§ Task objective: With the pictures omitted, print exactly the lines below, from the one containing "俄羅斯科學院支持俄航天集團從金星採回土壤樣本" through the one containing "Almofada Livre as baleias", and nothing else.

-- Exercise materials follows --

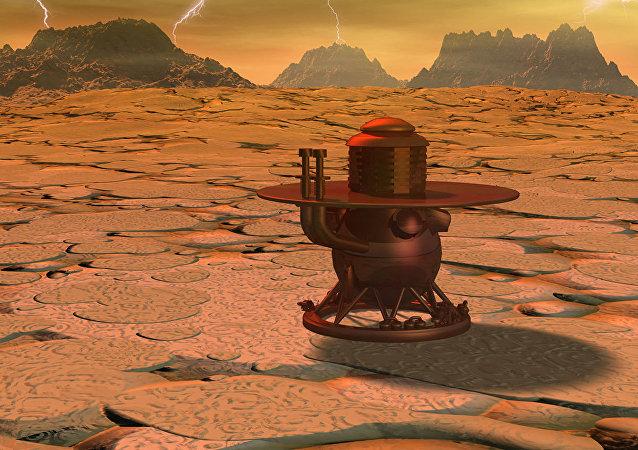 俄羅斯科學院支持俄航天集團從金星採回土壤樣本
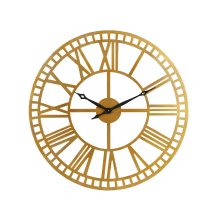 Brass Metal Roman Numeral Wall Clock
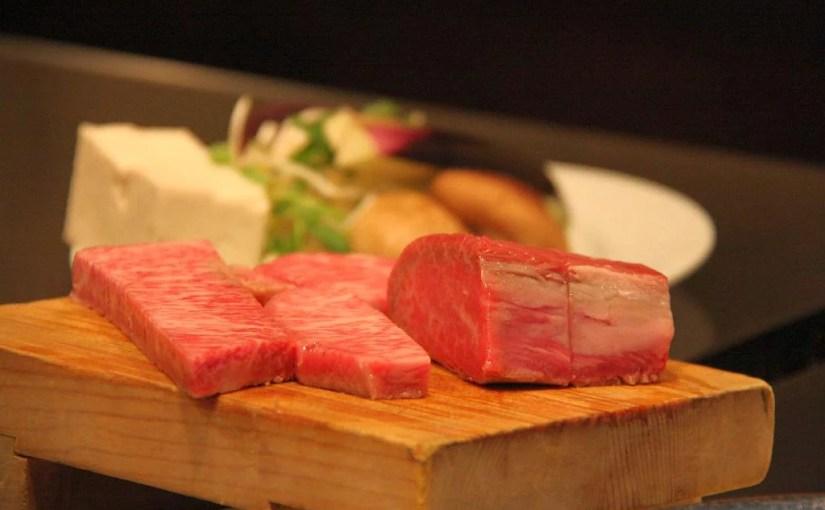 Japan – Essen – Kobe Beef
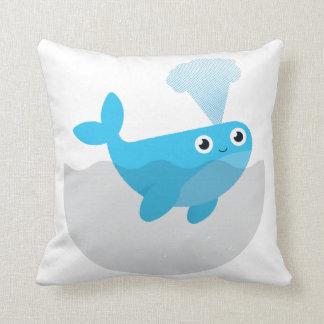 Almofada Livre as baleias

-- Exercise materials concluded --
-- Exercise materials follows --

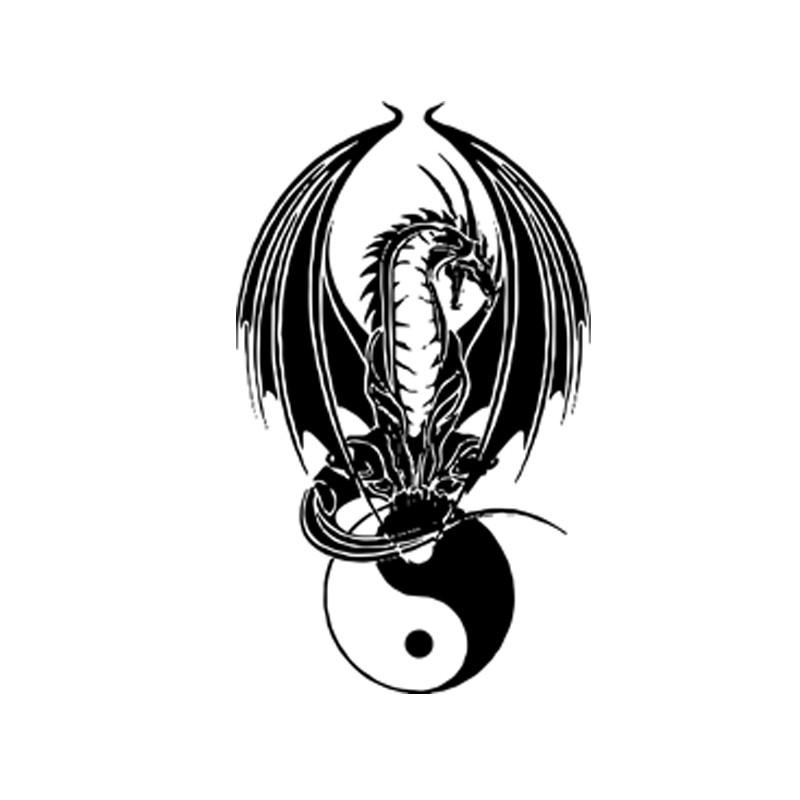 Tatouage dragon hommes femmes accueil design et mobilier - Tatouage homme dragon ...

-- Exercise materials concluded --

§ Response:
 俄羅斯科學院支持俄航天集團從金星採回土壤樣本
 Brass Metal Roman Numeral Wall Clock
 Japan – Essen – Kobe Beef
 Almofada Livre as baleias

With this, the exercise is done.